Robinson cannot talk about Heard’s case for legal reasons — the actor still faces a $50m defamation lawsuit brought by Depp in the US — but says Heard’s statement outside court “gave an insight into what it was like for her to be forced to come and speak about some of the most traumatic experiences of her life,” she says. “Amber is one of the most intelligent, hard-working women I have ever met.

“It was a sad reflection to me on our society that a woman who has made domestic violence allegations would require security to come in and out of court,” she adds. “We had people bang on the window of the car as we came through the secure entrance — they would shout at Amber and call her a liar and a gold-digger.”

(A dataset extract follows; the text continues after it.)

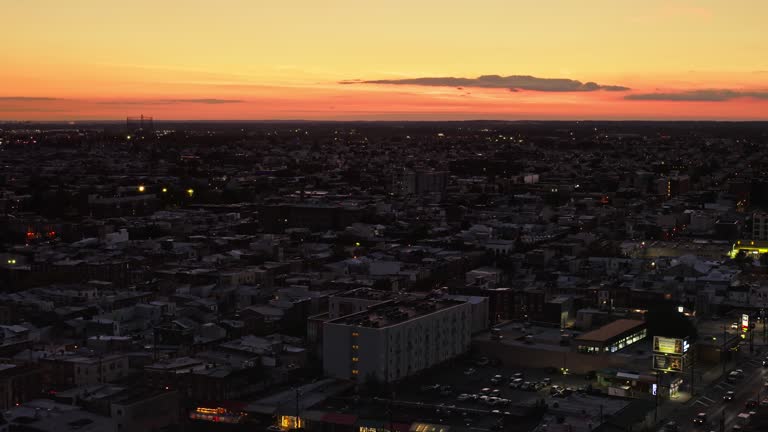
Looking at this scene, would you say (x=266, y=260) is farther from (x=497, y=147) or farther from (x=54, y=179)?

She talks about the ways in which the law can be used to silence women when speaking about domestic violence. Robinson’s grandmother ran a women’s refuge in Sydney, and she recalls visiting as a 10-year-old, playing with the children and seeing the board in the kitchen where the women divided up their chores. “It made a great impact on me,” she says.

Robinson was “resistant to Twitter for a long time”, but now has a following of nearly 40,000 on the site. “Twitter can be a hostile place,” she says. “The online attacks in respect of Amber have been far worse than anything I experienced during the Assange case.”

We are both feeling the winter chill so I go inside to order coffees and get the bill. Even those who dislike Assange argue that the US’s use of the Espionage Act against him could criminalise investigative reporting. Monday’s ruling looks likely to spark a lengthy appeals process unless Assange receives a presidential pardon.

“I think there is an opportunity for the outgoing US president or the incoming US president to take a different approach and put an end to these proceedings,” Robinson says.

Such clemency seems unlikely, but as we don our face masks, sanitise our hands and head off, I reflect that much stranger things have happened over the past year.